Apesar dessas constatações, o imaginário coletivo (se é que tal instância existe) insiste em reconvocar, sempre que possível ou em momentos como esse da Copa do Mundo, a narrativa épica que diga não apenas da bravura de seu coletivo, mas que conte a saga das dificuldades vencidas, dos percalços ultrapassados, das peripécias contornadas, das estratégias empregadas para a vitória que nos sagre campeões mais uma vez. Em tempos ultramidiatizados e de “narrativas do self”, tudo isso se potencializa em feições, gestos, gritos, atitudes repetidas à exaustão.
O futebol, no Brasil, talvez não seja apenas uma paixão nacional, pois essas também são inventadas, mas uma necessidade épica que possa sustentar alguma grandeza que nos distinga para além da incontestável extensão territorial e dos igualmente incontestáveis índices de analfabetismo funcional, escolaridade, precariedade na saúde e violência urbana. Depositam-se nos jogadores da seleção os brados retumbantes de um povo que se quer heroico em algum sentido.
A emoção dos jogadores, às vezes convertida em lágrimas, é hipertrofiada pela obscenidade dos closes televisivos replicados de imediato nos vertiginosos tentáculos das redes sociais. O choro, como bem lembrou o editor de redação da Folha da Manhã, o jornalista Aluysio Abreu Barbosa, pode ser percebido como um momento de lirismo porque traduz a emotividade daqueles que criam a realidade, contaminando-a com sua subjetividade. As lágrimas foram perseguidas, porque pareceram exageradas e poderiam sugerir o descontrole que o herói épico não pode ter. Ora, o que foram e serão sempre exageradas são as lentes persecutórias da mídia, capazes de quase fazer escorrer a lágrima que só embaça os olhos dos jogadores.
Esse texto era para dizer da tristeza em ver, fora da Copa, o jogador Neymar: o camisa 10 que foi alçado, mesmo antes do início dos jogos, à condição de herói da saga em busca do hexacampeonanto. Franzino, não é na força física que encarna as virtudes do herói épico, mas naquilo em que o povo brasileiro quer se ver espalhado: a alegria, a irreverência, a genialidade e a humanidade que, por avesso que seja, tornou-o falível.
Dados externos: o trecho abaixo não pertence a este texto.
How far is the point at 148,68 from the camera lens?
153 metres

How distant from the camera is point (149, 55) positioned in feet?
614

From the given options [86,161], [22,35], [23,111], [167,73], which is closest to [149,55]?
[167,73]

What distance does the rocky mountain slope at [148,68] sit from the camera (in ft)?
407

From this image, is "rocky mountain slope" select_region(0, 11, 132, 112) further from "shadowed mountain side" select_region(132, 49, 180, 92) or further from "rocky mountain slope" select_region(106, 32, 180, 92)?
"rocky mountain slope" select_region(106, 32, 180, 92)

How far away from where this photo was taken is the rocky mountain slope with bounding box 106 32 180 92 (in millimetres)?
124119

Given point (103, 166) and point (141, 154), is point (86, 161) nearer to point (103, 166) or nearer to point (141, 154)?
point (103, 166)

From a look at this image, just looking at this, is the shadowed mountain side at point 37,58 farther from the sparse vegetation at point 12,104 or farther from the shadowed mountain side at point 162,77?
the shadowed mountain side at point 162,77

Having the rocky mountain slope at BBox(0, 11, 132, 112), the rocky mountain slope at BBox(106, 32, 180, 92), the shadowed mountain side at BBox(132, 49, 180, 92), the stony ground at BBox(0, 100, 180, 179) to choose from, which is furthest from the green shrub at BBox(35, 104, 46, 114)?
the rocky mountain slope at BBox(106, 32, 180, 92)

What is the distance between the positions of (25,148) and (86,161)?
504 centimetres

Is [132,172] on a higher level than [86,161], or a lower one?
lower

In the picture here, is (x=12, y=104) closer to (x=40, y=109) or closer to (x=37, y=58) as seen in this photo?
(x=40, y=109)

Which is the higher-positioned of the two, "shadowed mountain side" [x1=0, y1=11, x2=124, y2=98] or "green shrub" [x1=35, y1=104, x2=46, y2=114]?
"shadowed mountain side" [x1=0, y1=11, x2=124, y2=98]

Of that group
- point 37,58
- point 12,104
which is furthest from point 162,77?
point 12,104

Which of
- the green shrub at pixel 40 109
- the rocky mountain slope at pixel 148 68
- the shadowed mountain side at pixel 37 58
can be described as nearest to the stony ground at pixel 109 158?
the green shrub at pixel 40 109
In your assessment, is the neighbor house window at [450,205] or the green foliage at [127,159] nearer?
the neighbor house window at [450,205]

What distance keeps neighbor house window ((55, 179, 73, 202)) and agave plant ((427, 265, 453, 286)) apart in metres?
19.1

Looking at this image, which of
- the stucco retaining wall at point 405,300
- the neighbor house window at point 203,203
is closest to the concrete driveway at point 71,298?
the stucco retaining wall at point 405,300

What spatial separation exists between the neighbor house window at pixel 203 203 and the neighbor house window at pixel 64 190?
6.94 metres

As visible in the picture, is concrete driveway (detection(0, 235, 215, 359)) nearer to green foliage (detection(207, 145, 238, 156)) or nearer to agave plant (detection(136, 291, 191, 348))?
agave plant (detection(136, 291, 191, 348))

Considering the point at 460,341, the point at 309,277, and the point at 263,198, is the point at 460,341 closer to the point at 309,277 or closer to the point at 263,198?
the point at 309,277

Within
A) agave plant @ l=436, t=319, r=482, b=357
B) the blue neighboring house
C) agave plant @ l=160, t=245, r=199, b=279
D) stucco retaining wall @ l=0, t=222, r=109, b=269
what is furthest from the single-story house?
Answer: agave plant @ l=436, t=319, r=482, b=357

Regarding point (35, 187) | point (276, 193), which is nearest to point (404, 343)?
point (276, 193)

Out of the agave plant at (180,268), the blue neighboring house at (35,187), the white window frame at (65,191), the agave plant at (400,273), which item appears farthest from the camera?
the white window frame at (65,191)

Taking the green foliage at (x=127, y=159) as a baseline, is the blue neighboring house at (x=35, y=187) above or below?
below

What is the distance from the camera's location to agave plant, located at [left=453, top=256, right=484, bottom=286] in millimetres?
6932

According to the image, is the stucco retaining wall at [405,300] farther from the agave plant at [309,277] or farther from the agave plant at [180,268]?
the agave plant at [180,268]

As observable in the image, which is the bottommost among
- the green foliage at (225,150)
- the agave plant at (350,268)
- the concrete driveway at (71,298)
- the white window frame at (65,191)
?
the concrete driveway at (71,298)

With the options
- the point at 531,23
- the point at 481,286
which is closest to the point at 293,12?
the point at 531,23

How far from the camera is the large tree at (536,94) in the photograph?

Fosse Neymar um personagem épico, levantar-se-ia do chão e, mesmo com dores inimagináveis, “mais do que prometia a força humana”, estaria na linha de frente do combate da semifinal desta terça-feira.
Não vivemos tempos épicos, nossos heróis choram, e suas forças humanas não contam com a intervenção divina. Mas de qualquer forma: Avante!